#### DOCUMENT EXTRACT

In France, the number of ventilators already in service turned out to be sufficient to treat Covid-19 cases during the initial peak of the epidemic. However, in some cases, hospital staff did have to use emergency and transport ventilators, which do not have the continuous pressure and flow monitoring required to treat Covid-19 patients optimally. Physicians working in intensive care units felt that these types of ventilators could be upgraded to more effectively treat Covid-19 patients. List, a CEA Tech institute and member of the Carnot Network, partnered with the CEA’s Frédéric Joliot Medical Unit to develop the CLEAR-M monitoring system. On 10 April two tests were completed on a test lung in a hospital setting under the supervision of Dr. Frédéric Minko, who heads the Nord Essonne Hospitals Emergency Department in Orsay, France. The system was then tested at the Raymond Poincaré Hospital in Garches in the intensive care unit, which is headed by Professor Djillali Annane. CLEAR-M was compared with the measurements taken by a reference ventilator and performed well.
On 16 April, CLEAR-M was tested in the ventilator weaning ward at the Raymond Poincaré Hospital in Garches by Professors Hélène Prigent and Frédéric Lofaso on Covid-19 patients in recovery but still on ventilators. CLEAR-M was also implemented at the Nord Essonne Hospitals Emergency Department in Orsay.

########

WHAT THE TASK REQUIRES: Can you carry the CLEAR-M text further, beginning right after its final sentence? The rows after this point are separate material, not part of the CLEAR-M text.

#### SUPPLIED MATERIAL

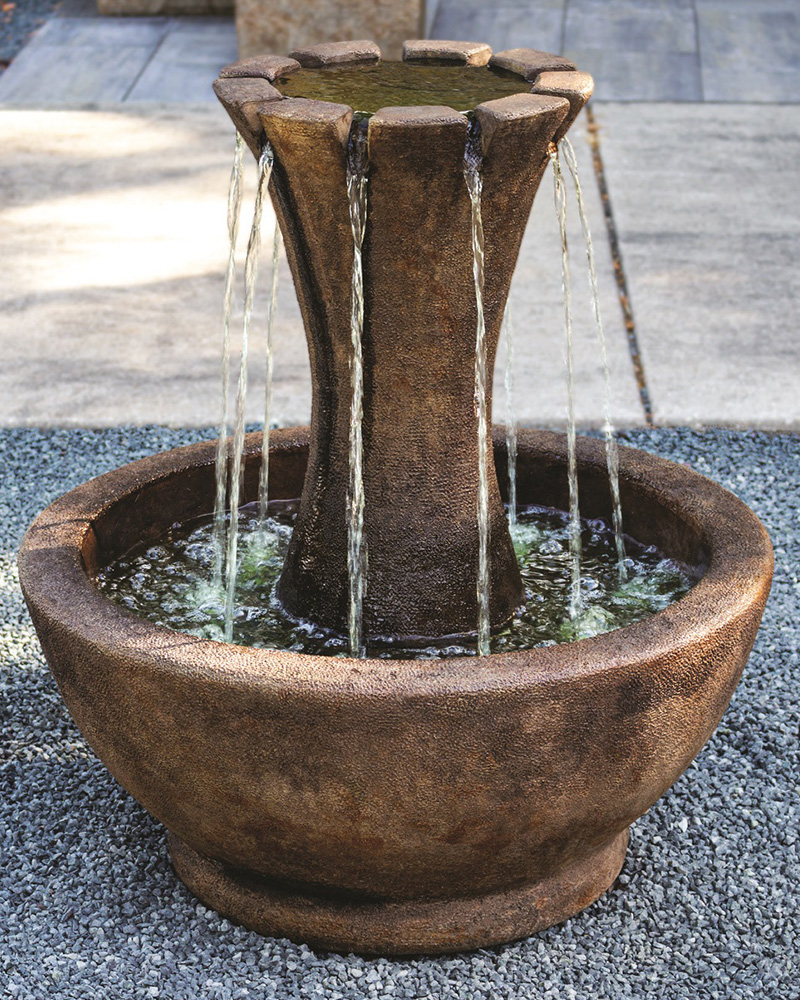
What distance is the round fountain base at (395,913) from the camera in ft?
7.59

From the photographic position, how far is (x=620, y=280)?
564 cm

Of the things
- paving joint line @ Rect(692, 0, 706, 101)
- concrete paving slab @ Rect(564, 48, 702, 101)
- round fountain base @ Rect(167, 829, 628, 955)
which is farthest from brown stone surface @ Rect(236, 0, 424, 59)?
round fountain base @ Rect(167, 829, 628, 955)

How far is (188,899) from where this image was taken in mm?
2525

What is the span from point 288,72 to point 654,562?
4.01 feet

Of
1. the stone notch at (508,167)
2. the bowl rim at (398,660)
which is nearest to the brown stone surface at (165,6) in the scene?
the bowl rim at (398,660)

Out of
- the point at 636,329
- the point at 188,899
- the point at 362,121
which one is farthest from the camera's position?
the point at 636,329

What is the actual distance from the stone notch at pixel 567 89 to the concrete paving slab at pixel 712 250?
2.46m

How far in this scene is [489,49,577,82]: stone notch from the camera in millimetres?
2482

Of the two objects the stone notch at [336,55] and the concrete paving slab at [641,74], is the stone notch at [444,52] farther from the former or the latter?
the concrete paving slab at [641,74]

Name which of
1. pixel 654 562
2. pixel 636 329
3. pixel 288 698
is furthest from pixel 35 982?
pixel 636 329

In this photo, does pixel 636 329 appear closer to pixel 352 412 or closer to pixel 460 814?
pixel 352 412

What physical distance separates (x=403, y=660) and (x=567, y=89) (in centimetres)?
101

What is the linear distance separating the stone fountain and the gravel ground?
0.06m

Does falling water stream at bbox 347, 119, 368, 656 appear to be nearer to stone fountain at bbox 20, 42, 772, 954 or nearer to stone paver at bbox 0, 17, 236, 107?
stone fountain at bbox 20, 42, 772, 954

########

WRITTEN RESPONSE:
In order to ensure free access to the system, the CEA patented it and made the license available free of charge for anyone wishing to manufacture it. BA-Healthcare reached an agreement with the CEA and will be the first manufacturer to produce several thousand units of the CLEAR-M system.
To meet the needs of countries without enough ventilators, the researchers also developed a new emergency ventilator concept, CLEAR-R. The design combines a robotically-controlled manual resuscitation bag and the CLEAR-M monitoring system.
The proof-of-concept prototype was completed in late March. The prototype and hospital testing protocol were then developed in early April. Healthcare experts validated the prototype and its respiratory assistance capabilities, and List researchers then did their own tests on a simulator and in vivo at the National Veterinary School in Maisons-Alfort. At the same time, manufacturing and assembly instructions were written.
And, to make the new system widely and rapidly available, a test run of five ventilators was manufactured and made available to healthcare facilities and device manufacturers interested in getting the system certified, doing clinical trials, and launching volume manufacturing.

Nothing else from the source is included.